• [DATA RECORDS]:
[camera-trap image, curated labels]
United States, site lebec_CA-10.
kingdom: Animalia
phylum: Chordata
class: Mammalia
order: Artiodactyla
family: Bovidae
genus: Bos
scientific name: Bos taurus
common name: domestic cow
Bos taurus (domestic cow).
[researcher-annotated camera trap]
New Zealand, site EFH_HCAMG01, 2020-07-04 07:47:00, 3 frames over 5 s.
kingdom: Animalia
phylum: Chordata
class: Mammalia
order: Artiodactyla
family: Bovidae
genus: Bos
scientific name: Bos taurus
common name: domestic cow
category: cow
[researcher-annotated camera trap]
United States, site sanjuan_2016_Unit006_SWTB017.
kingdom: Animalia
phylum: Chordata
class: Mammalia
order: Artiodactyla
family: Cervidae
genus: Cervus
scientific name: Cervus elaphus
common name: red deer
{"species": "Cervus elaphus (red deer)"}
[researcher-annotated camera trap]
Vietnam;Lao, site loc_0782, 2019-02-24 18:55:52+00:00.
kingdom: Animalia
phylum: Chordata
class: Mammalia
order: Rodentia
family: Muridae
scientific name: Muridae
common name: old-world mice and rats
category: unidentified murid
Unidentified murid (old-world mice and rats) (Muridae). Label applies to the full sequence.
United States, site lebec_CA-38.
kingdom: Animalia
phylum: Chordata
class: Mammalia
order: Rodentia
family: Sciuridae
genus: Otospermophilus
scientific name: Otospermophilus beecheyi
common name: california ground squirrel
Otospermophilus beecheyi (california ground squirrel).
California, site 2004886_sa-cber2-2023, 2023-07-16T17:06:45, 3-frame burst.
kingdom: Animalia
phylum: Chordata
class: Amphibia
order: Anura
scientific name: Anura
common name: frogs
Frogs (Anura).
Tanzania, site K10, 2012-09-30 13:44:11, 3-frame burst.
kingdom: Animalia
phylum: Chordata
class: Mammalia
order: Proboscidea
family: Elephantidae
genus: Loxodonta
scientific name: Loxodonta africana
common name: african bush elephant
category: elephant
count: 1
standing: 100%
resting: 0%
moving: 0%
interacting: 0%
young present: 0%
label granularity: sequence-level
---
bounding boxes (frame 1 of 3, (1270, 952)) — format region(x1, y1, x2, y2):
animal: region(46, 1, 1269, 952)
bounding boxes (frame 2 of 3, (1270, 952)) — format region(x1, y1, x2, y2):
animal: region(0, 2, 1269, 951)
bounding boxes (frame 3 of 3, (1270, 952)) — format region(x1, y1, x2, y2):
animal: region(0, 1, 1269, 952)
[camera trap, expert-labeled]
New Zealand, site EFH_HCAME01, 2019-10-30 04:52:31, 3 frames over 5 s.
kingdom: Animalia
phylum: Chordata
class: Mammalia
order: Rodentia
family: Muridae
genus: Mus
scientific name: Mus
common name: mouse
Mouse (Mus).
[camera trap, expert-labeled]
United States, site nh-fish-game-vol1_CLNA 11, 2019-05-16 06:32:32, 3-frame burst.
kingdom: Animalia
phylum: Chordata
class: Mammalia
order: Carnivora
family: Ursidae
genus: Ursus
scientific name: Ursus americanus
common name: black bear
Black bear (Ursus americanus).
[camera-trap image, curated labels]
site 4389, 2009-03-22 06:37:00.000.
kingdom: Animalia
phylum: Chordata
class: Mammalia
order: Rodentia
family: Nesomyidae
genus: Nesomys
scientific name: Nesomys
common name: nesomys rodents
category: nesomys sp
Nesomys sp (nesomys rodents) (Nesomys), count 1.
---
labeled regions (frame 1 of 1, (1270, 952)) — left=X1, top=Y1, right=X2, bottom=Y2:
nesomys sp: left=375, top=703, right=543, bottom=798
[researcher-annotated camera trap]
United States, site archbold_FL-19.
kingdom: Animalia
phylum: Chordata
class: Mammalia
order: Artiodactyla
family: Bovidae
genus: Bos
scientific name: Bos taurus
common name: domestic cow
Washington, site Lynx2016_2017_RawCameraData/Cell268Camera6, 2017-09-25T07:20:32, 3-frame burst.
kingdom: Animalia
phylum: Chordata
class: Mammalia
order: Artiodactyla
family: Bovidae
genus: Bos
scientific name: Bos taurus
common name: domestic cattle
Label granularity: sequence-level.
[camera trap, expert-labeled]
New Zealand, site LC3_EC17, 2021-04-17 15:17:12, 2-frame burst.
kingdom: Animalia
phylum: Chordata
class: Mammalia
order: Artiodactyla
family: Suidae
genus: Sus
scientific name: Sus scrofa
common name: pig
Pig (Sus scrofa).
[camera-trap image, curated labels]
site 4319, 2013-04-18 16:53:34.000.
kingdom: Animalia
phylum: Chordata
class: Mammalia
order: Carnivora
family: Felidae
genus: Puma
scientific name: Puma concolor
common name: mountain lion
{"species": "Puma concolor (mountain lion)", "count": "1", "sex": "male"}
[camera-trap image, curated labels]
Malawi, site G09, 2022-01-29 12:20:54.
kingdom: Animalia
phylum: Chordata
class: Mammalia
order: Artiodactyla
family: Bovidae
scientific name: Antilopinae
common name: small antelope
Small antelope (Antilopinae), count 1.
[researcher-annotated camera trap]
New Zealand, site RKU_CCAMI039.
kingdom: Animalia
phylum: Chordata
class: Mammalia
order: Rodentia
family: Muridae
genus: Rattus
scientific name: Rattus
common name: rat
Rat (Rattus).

• [PROBLEM STATEMENT]: Taking the listing above as the source, transcribe only the lines starting at the line with "scientific name: Otospermophilus beecheyi" and going through the line with "genus: Loxodonta", unaltered and with both ends included.

• [OUTPUT FOR THIS EXERCISE]:
scientific name: Otospermophilus beecheyi
common name: california ground squirrel
Otospermophilus beecheyi (california ground squirrel).
California, site 2004886_sa-cber2-2023, 2023-07-16T17:06:45, 3-frame burst.
kingdom: Animalia
phylum: Chordata
class: Amphibia
order: Anura
scientific name: Anura
common name: frogs
Frogs (Anura).
Tanzania, site K10, 2012-09-30 13:44:11, 3-frame burst.
kingdom: Animalia
phylum: Chordata
class: Mammalia
order: Proboscidea
family: Elephantidae
genus: Loxodonta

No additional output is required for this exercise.